Pod-Level Scheduling Metrics

Static Badge

Gthulhu provides pod-level scheduling metrics powered by eBPF, allowing you to observe low-level kernel scheduling behavior for each Pod in your cluster β€” without modifying application code.

Overview

The metrics collection pipeline works as follows:

graph LR
    A[Kernel tracepoints
sched_switch / sched_process_exit] -->|per-PID data| B[eBPF hash map
task_metrics] B -->|poll every N seconds| C[Go Collector
+ PodMapper] C -->|aggregate per-Pod| D[Prometheus /metrics] D --> E[Grafana Dashboard] C -->|query via API| F[Web GUI] C -->|EWMA + clustering| G[Adaptive Classification]
  1. eBPF tracepoints (tp_btf/sched_switch, tp_btf/sched_process_exit) capture per-PID scheduling events in the kernel.
  2. Go Collector periodically reads the BPF hash map and maps PIDs to Pods using /proc/<pid>/cgroup.
  3. Per-PID metrics are aggregated into per-Pod metrics and exposed via Prometheus and the REST API.

Available Metrics

Metric Description
Voluntary Context Switches Times the task voluntarily yielded the CPU (e.g., I/O wait)
Involuntary Context Switches Times the task was preempted by the scheduler
CPU Time (ns) Total CPU execution time in nanoseconds
Wait Time (ns) Time spent waiting in the run queue
Run Count Number of times the task was scheduled to run
CPU Migrations Number of times the task migrated between CPU cores

Prometheus metric names use the gthulhu_pod_ prefix, for example:

  • gthulhu_pod_voluntary_ctx_switches_total
  • gthulhu_pod_involuntary_ctx_switches_total
  • gthulhu_pod_cpu_time_nanoseconds_total
  • gthulhu_pod_wait_time_nanoseconds_total
  • gthulhu_pod_run_count_total
  • gthulhu_pod_cpu_migrations_total
  • gthulhu_pod_process_count

All metrics carry labels: pod_name, pod_uid, namespace, node_name.

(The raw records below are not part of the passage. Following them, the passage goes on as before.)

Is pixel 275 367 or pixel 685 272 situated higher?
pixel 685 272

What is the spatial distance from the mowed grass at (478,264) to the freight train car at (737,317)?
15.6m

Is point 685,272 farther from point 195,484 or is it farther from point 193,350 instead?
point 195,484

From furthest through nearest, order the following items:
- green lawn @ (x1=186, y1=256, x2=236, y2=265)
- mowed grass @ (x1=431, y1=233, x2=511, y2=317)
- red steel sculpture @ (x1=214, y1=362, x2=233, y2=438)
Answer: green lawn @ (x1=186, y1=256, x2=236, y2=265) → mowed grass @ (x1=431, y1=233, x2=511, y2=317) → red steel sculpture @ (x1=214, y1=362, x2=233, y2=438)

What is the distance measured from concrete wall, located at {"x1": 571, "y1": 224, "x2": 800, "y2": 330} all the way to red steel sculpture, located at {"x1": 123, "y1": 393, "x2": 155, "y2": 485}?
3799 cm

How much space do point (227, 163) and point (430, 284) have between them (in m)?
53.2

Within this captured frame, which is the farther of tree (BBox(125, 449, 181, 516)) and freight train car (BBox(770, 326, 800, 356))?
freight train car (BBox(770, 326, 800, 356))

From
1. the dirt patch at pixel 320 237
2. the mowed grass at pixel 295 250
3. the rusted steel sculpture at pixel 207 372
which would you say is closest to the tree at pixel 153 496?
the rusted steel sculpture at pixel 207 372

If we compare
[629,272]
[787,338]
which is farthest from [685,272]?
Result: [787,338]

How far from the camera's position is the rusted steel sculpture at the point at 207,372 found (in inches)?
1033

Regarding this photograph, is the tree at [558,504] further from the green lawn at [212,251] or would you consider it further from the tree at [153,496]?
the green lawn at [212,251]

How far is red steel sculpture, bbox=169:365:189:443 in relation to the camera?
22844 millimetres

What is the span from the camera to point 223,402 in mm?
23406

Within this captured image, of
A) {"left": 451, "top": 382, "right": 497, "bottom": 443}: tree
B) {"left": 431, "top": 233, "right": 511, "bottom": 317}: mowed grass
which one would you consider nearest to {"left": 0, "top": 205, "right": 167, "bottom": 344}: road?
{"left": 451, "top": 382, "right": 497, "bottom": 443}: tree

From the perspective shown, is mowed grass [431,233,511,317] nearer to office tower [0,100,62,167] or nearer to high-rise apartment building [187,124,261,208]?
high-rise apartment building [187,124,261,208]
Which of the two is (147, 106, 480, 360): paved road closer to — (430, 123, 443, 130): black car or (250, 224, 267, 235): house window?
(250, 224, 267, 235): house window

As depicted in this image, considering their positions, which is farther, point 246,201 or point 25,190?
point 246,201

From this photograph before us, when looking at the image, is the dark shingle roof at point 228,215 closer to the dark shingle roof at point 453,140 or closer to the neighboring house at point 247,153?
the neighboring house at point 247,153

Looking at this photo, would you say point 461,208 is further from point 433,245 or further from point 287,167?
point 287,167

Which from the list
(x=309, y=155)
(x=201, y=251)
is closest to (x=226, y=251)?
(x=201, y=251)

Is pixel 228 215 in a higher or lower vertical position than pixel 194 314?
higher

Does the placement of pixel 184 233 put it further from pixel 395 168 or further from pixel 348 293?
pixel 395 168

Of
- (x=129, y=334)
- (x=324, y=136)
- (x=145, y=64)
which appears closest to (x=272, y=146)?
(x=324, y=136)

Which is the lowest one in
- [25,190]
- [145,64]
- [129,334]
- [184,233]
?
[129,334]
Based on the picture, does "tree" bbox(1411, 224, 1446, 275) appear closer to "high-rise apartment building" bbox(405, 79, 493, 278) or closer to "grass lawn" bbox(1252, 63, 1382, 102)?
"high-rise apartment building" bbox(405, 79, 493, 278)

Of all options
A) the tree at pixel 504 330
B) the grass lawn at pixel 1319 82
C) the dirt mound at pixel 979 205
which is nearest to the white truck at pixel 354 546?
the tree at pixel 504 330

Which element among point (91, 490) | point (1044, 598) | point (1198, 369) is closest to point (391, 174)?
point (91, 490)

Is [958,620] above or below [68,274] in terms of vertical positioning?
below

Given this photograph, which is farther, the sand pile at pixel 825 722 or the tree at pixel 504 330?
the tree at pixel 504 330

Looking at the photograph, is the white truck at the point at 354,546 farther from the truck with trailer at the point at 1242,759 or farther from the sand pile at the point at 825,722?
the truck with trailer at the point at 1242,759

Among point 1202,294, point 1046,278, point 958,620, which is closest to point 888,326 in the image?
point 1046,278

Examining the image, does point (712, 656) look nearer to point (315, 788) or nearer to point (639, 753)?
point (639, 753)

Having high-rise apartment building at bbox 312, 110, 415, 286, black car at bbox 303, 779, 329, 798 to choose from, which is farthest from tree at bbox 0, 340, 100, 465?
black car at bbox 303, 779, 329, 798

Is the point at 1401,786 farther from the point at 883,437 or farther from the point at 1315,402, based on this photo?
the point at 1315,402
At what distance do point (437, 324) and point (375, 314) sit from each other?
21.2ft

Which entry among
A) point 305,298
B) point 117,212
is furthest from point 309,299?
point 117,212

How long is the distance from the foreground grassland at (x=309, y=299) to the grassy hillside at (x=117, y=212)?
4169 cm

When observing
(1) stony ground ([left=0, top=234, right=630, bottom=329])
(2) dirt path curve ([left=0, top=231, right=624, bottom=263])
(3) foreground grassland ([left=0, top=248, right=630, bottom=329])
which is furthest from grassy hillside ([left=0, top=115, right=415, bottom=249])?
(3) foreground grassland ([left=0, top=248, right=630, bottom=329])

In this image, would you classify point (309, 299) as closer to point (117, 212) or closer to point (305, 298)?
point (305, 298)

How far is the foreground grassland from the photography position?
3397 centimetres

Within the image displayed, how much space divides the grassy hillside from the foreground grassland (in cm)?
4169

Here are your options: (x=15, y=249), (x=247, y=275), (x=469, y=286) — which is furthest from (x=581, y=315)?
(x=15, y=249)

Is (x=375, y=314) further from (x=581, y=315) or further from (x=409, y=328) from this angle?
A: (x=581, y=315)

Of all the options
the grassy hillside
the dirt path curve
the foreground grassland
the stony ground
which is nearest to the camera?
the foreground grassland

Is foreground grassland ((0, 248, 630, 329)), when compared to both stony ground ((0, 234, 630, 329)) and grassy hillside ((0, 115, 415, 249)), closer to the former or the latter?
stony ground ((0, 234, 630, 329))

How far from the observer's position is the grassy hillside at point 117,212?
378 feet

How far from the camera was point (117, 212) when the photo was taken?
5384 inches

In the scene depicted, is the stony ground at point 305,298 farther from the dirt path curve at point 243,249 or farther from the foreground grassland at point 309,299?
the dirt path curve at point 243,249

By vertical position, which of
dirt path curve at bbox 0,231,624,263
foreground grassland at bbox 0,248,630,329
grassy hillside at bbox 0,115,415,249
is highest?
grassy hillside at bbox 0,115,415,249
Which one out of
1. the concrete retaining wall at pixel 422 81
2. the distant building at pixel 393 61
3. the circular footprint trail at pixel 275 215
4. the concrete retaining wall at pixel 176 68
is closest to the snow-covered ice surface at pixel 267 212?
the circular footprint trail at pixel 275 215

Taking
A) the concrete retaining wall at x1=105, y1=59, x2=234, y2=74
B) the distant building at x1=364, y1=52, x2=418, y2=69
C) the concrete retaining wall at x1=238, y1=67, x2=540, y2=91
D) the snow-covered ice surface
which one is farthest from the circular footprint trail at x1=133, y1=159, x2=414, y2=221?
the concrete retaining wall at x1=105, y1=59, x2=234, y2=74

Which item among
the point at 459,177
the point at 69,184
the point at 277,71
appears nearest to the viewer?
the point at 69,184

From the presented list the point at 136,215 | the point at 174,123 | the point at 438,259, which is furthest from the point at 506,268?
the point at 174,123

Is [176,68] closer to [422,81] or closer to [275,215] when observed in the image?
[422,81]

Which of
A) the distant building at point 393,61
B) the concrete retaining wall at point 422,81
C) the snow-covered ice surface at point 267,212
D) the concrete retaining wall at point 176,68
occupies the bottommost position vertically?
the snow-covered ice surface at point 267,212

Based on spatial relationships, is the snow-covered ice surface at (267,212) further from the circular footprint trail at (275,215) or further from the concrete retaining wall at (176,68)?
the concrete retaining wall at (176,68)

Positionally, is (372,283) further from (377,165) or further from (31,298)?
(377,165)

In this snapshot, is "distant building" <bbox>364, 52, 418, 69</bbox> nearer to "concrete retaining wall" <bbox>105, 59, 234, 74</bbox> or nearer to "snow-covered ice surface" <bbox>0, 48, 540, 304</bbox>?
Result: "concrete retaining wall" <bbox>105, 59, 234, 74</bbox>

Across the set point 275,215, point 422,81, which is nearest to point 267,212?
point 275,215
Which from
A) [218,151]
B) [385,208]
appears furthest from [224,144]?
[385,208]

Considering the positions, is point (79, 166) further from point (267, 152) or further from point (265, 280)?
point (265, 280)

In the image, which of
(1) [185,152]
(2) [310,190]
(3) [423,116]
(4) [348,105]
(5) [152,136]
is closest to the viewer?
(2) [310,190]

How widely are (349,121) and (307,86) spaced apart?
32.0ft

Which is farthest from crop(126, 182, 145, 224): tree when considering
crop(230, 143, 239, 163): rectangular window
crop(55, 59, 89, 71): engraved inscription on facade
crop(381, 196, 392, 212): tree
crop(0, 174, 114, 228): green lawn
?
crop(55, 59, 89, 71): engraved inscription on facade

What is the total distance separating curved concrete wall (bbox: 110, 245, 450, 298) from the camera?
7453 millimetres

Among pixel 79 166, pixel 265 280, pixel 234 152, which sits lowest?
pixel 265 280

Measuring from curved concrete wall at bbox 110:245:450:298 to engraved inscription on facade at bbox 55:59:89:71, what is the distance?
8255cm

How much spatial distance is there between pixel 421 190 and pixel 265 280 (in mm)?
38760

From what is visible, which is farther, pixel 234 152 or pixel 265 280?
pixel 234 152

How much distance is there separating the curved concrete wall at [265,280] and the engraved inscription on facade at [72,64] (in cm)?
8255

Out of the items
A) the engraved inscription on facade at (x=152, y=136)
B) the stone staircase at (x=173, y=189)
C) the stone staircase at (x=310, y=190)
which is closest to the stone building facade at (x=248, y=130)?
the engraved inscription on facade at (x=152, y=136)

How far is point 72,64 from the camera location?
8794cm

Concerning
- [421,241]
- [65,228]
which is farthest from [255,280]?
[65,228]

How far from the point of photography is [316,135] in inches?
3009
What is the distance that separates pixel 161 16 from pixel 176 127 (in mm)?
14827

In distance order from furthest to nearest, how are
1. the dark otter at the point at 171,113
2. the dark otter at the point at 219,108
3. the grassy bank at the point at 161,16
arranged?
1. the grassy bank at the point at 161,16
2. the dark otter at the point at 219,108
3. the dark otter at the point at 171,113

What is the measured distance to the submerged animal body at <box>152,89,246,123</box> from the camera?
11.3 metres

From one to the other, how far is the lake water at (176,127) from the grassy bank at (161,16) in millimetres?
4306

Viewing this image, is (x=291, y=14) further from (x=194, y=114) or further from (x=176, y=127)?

Configuring Metrics Collection

You can create metrics collection configurations using either the Web GUI or the PodSchedulingMetrics CRD.

Option A: Web GUI

  1. Log in to the Gthulhu Web GUI (see Configuring the scheduling policies for access instructions).
  2. Navigate to Pod Metrics in the sidebar.
  3. Click New Config to open the configuration panel.

Fill in the following fields:

Field Description
Label Selectors Key-value pairs to match target Pods (at least one required). For example, app=nginx.
K8s Namespaces Comma-separated list of namespaces to scope the collection. Leave empty for all namespaces.
Command Regex Regular expression to filter processes inside matched Pods. For example, nginx\|worker.
Collection Interval (s) How often metrics are aggregated and exported (default: 10 seconds).
Enabled Toggle to enable or disable this configuration.
Metrics to Collect Checkboxes to select which metrics to collect. By default, Voluntary Ctx Switches, Involuntary Ctx Switches, and CPU Time are enabled.

After saving, the configuration takes effect immediately β€” the eBPF collector on each node will begin tracking the matching Pods' processes.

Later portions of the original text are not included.